Bu yüzden kendisinin tüm ihtiyaçlarını başkaları tarafından en üst düzeyde
sağlanmasına asla itiraz etmeyen bir canlı türü. Artık düşünen değil yapay zekâ
ile kendi yerine düşünen bir algoritma kuruyor. Yani gelecek bugünden daha
kaygı verici bir yörüngede duruyor.
***
Yeni yıl kartı
seçimim Edvard Munch’un “Çığlık” tablosu. Onun sert çizgilerindeki gibi bir dünyada
yaşıyoruz.
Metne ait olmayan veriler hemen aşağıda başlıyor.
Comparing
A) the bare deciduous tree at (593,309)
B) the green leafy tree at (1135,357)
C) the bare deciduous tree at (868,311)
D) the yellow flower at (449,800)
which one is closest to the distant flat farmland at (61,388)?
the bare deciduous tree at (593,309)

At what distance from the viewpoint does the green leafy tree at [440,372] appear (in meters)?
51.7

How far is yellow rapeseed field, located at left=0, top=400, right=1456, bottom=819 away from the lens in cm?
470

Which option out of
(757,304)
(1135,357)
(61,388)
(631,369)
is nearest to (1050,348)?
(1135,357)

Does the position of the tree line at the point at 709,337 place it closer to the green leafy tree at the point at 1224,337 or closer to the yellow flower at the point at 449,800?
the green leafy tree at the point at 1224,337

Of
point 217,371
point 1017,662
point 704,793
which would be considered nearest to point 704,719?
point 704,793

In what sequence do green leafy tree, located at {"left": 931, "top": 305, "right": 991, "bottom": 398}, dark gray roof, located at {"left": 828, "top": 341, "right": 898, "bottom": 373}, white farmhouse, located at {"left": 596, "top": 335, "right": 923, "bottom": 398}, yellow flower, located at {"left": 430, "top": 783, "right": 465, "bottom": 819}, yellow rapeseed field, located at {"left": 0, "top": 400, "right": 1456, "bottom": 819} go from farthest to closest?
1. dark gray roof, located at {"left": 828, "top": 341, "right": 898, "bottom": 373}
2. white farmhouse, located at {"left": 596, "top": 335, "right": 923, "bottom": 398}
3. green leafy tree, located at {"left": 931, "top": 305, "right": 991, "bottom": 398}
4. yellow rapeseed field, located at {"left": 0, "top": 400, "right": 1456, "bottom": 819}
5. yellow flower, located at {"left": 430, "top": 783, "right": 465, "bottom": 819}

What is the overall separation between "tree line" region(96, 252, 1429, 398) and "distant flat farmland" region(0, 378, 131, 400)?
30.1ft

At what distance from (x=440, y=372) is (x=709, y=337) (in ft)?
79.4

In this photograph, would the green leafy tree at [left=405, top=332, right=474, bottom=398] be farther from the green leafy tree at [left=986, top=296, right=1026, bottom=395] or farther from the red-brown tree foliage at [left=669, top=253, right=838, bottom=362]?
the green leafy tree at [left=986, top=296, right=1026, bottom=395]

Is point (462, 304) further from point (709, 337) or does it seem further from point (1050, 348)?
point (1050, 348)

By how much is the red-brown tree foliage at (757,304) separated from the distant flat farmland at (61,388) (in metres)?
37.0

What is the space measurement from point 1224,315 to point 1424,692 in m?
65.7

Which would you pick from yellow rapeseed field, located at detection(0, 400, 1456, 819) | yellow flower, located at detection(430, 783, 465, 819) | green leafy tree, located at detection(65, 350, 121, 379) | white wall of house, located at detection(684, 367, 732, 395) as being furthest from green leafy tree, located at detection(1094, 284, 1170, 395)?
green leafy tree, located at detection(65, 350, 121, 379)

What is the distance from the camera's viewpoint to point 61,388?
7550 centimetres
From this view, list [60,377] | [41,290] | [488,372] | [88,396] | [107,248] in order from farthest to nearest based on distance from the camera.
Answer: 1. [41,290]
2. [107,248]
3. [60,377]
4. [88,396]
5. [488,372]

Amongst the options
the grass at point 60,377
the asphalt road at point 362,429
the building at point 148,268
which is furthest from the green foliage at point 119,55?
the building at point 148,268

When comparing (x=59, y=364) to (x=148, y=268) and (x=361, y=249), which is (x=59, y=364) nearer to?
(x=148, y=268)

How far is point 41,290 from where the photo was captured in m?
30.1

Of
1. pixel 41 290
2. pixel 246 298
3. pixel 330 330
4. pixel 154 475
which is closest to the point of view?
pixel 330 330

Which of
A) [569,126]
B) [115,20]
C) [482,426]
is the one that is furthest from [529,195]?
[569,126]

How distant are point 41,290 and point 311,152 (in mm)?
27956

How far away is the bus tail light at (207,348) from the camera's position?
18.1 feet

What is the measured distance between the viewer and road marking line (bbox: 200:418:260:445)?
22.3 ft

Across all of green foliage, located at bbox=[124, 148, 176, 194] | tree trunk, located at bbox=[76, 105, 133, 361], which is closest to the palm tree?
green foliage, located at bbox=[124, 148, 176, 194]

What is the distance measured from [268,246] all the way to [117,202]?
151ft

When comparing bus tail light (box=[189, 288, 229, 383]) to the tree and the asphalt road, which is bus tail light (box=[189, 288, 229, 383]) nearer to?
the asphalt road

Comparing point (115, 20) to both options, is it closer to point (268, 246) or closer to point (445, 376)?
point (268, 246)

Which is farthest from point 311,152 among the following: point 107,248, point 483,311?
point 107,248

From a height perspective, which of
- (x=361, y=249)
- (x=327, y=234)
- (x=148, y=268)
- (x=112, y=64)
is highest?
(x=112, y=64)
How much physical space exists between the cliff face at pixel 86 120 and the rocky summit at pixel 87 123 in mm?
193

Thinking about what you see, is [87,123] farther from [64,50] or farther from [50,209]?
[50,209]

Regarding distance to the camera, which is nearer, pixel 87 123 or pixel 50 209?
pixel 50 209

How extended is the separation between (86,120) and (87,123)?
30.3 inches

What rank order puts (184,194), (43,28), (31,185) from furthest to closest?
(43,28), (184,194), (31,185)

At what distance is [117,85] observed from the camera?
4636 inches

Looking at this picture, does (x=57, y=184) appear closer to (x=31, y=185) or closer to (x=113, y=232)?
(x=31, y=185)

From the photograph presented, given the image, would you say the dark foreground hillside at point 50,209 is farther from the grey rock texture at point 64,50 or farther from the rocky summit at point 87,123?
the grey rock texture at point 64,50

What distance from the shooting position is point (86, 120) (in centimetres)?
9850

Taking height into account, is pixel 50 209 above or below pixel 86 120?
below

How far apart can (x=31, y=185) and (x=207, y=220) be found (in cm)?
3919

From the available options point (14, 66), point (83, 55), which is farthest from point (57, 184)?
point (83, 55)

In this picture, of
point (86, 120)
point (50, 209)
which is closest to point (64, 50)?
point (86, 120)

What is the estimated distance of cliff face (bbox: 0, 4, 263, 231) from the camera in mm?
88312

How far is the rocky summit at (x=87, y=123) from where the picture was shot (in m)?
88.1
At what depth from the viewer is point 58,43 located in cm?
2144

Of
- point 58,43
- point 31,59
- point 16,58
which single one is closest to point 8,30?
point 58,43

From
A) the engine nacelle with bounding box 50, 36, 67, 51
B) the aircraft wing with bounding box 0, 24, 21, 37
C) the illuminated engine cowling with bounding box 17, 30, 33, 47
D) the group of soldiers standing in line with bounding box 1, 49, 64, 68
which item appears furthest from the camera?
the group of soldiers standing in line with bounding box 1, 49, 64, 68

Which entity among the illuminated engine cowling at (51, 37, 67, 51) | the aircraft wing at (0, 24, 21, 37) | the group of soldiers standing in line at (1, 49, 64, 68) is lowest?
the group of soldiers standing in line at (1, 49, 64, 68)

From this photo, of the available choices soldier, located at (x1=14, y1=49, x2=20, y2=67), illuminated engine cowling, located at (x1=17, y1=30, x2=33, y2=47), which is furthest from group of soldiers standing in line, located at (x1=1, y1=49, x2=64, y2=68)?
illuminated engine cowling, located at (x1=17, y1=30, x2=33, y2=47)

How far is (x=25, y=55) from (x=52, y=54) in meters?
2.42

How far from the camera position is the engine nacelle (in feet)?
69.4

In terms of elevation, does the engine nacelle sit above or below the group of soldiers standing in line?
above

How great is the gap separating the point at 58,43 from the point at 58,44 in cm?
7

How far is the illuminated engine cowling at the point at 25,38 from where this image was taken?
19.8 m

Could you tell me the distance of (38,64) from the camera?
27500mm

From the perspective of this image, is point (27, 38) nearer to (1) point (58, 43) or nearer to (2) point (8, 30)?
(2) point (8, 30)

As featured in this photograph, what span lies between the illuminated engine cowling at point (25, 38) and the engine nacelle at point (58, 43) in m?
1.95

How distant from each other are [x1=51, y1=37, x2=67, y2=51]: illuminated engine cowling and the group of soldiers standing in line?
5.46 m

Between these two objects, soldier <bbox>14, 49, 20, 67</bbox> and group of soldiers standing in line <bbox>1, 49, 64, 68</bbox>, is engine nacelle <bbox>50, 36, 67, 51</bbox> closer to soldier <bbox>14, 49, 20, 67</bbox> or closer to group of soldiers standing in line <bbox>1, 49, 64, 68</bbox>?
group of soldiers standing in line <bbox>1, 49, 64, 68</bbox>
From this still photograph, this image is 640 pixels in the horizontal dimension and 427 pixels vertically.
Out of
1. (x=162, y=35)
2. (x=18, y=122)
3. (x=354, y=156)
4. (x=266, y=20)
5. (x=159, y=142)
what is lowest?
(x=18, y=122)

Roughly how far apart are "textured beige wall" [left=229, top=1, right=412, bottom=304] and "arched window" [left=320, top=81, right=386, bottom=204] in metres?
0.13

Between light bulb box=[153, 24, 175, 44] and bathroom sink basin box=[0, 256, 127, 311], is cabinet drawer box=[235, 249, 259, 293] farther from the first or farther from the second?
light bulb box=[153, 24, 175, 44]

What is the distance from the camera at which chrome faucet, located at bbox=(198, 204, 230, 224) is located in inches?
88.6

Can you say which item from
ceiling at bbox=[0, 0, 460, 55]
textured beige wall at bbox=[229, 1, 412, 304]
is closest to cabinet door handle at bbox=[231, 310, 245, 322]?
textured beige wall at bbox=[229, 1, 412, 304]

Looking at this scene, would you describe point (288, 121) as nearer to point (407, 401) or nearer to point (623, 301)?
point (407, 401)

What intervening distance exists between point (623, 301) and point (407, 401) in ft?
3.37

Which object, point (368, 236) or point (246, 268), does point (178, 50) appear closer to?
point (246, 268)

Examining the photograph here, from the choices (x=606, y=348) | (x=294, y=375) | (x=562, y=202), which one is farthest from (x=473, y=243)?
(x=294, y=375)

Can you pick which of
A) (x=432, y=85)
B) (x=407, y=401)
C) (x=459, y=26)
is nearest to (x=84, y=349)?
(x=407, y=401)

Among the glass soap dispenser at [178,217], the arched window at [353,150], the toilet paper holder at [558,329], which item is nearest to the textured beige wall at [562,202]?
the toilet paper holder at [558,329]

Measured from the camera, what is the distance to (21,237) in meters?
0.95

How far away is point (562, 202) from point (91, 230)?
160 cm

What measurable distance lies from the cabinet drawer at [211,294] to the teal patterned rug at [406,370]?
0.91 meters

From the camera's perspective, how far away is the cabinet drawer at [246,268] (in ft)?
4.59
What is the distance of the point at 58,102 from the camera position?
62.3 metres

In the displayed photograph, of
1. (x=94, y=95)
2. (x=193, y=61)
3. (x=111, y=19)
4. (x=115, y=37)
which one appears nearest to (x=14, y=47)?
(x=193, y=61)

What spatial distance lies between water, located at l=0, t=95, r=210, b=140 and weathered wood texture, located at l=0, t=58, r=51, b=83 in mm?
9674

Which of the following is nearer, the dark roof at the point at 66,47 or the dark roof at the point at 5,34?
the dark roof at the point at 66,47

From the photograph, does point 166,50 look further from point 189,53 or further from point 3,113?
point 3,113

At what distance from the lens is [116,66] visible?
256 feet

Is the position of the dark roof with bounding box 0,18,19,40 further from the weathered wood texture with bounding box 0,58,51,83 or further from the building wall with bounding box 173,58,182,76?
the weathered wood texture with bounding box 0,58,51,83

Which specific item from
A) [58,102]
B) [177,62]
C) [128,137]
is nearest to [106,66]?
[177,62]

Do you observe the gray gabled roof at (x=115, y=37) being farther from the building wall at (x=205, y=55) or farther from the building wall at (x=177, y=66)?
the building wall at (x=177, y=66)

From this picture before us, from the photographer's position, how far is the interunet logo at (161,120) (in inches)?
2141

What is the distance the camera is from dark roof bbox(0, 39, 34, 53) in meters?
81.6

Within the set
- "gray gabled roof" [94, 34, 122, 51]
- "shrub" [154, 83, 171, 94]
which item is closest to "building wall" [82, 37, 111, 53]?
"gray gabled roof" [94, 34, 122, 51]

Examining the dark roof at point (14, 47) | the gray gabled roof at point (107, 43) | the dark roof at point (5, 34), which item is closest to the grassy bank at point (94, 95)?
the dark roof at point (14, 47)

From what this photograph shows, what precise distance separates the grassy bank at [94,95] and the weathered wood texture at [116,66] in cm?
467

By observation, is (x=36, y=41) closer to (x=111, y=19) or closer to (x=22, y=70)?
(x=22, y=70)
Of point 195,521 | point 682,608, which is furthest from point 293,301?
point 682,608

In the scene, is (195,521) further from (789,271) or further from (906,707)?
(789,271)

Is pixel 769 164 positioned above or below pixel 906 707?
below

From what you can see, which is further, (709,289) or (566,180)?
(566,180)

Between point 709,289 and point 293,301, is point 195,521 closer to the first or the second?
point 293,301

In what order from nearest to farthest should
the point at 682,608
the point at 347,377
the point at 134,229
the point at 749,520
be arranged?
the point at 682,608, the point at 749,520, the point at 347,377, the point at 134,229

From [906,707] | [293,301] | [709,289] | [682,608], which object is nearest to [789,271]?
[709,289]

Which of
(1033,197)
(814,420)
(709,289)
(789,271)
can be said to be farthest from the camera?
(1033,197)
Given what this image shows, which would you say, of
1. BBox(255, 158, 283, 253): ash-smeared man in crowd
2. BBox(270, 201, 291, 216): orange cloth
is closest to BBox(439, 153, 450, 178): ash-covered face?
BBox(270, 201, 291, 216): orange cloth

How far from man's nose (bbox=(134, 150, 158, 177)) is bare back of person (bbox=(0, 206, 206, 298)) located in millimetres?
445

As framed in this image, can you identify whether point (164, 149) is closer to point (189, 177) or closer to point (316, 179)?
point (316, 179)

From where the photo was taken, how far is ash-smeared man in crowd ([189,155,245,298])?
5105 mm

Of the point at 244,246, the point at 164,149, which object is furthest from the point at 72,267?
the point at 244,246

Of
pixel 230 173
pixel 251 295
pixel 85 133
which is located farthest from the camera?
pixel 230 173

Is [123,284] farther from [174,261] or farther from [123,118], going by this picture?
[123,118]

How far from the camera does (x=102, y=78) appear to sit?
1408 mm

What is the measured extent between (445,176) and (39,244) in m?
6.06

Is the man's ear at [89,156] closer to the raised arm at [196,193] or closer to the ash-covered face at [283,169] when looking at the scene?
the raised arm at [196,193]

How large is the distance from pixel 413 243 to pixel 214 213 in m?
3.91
Çığlık, İnsanın insana ve doğaya yaptıklarının şimdiye dek kozmik bir düzeyde resmedilmiş
en başarılı haykırışı… Kimileri yeryüzünde
olanları ve olabilecekleri görmeden Türdeşlerinin ve diğer canlıların duyduğu
fiziksel ve psikolojik acıyı, yok edilen kalpsiz dünyanın inleyişini ignore
ederek, gerçeğin biçimini bozarak, rant alde ederek, umarsızca körleşerek,
cüceleşerek, hiçleşerek “yaşıyor”! Kimileri ise bir şeyleri değiştirme/düzeltme
umuduyla olup bitenlerin ve olabileceklerin farkındalıklarıyla kan donduran bir
çığlık patlatıyor.
Bu çığlık; duygusu,
kendisi, tüm değer yargıları metalaşmış insanın; kaotikleştirdiği hayatın,
içinde yaşayıp biçimlendirdiği kalpsiz ama inleyen dünyanın ve diğer canlıların
çığlığı…
Elimizde,
soluğumuzda, nabzımızda üret(e)meyip tükettiğimiz hayatın çığlığı…
İnsanın ve dayanılmaz
hâle gelen duygularının çığlığı…
İnsan içinde yaşadığı ancak
anlamadığı, anlamlandıramadığı ve kaosa sürüklediği bir evrenle karşı karşıya. Doğayla
ve yaşamla ancak panik duygusuyla ilişki
kurabilen, varoluşsal bir endişe, bir korku içinde. Haliyle yaşanması gereken duyguyu
ve anı bilinmeyen zamanlara öteleyen bir ruh hâli, bir varoluşsal ıstırapla
soluk alıyor.
Bunca olup
bitene karşı sakinliğin, suskunluğun, sinikliğin değil; çıldırırcasına sokaklarda
daha güçlü, daha tok, daha fazla birlikte çığlık atmak gerekecek… Çığlığımızın
gücü sırça sarayları yıksın, kafasının içinde toz pembe dünyalar kurup rüya
görenleri rüyalarından uyandırsın diye… Çünkü bu
bir lüks ve ayrıcalık değil, artık varoluşsal bir endişe…
Çığlıklarımızı yaşamda
bir değişimi özetleyen imgelerden birini dönüştürmek gerekecek. Bu yüzden; “zaman=meta,
duygu=meta, değer=meta” diyen ve demeden de öyle yaşayanların değil, kelimenin gerçek
ifadesiyle insan kalanları dünyada olup bitenlere karşı, ortalık yerde çığlık
atmaya ikna etmek gerekecek!
Umut ediyorum
ki; 2019 da körleşen ve hissizleşen insan, içinde yaşadığı doğanın çığlığını, kalpsiz dünyanın inleyişini, kendi
türdeşlerinin ve tüm canlıların kendi yaptıklarının sonuçlarından kaynaklı
çektiği acısını duyar, görür, hisseder ve değiştirmek için harekete geçer…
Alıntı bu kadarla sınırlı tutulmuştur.